Andrews and Sens are both interested in Theocritean narrative technique and how it capitalizes on Homeric allusion. Andrews makes a thoroughgoing application of I.J.F. de Jong’s “narrators and focalizers” to Simaitha’s monologue in poem 2 and reads Simaitha’s narrative of the course of her love affair with Delphis as a Homericizing self-presentation. Attempting to counter readings which see Simaitha not in control of what she is saying and so ironized for the knowing reader, Andrews takes her as fully in command of her rhetoric and so able to present “a believable narrative voice of naïve innocence” (22). In appealing to Selene she uses Homeric allusion to add credibility to her representation of herself and others, and to show Delphis in particular in an unfavorable light. He might have been a courtly Odysseus, but with his speech, as focalized by Simaitha, he proves himself untrustworthy. It is in fact Delphis who is ironically not in command of rhetoric, as Simaitha represents him saying what will make him look bad and her good. Andrews’ emphasis throughout on Simaitha’s interest as narrator in what she says, her focalization, is quite helpful and entirely convincing. But to read Delphis negatively through Simaitha’s focalization is it necessary to free her from the grip of authorial irony? Some other Theocritean lovers telling of their affairs—the herdsman of 3, Polyphemus in 11, the speaker of 30—seem clearly to be humorously ironized; perhaps the focalized reporting of speech by Simaitha simply adds a further level of irony.
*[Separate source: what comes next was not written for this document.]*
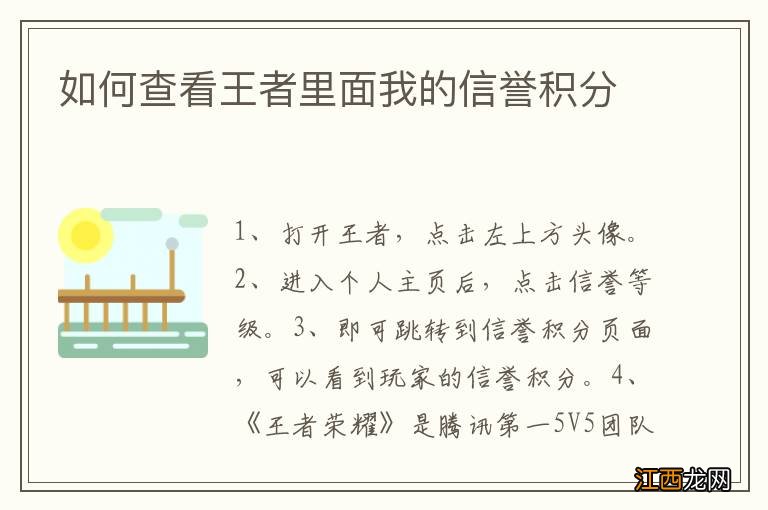 如何查看王者里面我的信誉积分

1、打开王者，点击左上方头像。2、进入个人主页后，点击信誉等级。3、即可跳转到信誉积分页面，可以看到玩家的信誉积分。4、《王者荣耀》是腾讯第一5V5团队

江西龙网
Finally Sens’ piece, which also deals with narrative, voice, Homeric intertextuality, and irony. This paper unpacks several places in the poem that have been thought, notably by Gow, to be problems. Sens shows that insufficient attention has been paid to the characterizing role of Lynceus’ words, and so he adds to the arguments for rejecting the idea that the text of the poem should be altered to allow Castor to respond to Lynceus’ criticisms. Homeric allusions are used to create expectations which are disappointed: e.g. μέγ’ ἀύσας (22.144) should introduce a vaunting battlefield speech; when the formula is applied to Lynceus’ distress at the thought of fighting, “the speech frame and the contents of the speech are at odds with one another” (189). Lynceus emphatically reveals through his speech that he is unaware of his situation, namely that he is facing a fight with a god whom he believes is his mortal cousin; the poet capitalizes on the reader’s knowledge of the situation and of Homer for irony. An inescapable and very epic battle awaits the unknowing speaker: “Lynceus … is sadly out of his element: a man of post-Homeric values and sensibility trapped in an ‘Iliadic’ frame, he fails to understand the reality, played out at the stylistic level in the narrative that frames his speech, of the heroic world in which he finds himself” (199-200). To this article Sens attaches an appendix adducing new arguments for dating this poem and poem 13 after the Argonautica.

All told this is a very satisfying collection, though there is little consistency in it about what sort of poet T. is. To what degree is he a bucolic poet or an epic poet? to what degree ironic or not ironic? Is he comfortable with generic boundaries, unconscious of them, or out to flout them? The benefit lies in the diversity; Theocritus perhaps more than most poets deserves to be looked at from a variety of angles. The level of interest for all thirteen essays remains constantly high. The Dutch team of editors deserve credit for organizing this series of conferences and making the proceedings available and useful to others. This volume is only slightly marred by editorial slips, which cluster in the footnotes and bibliographies, some at least seemingly attributable to the decision to publish in English. The third volume of Hellenistica Groningana will cover genre in Hellenistic poetry and will hopefully appear soon.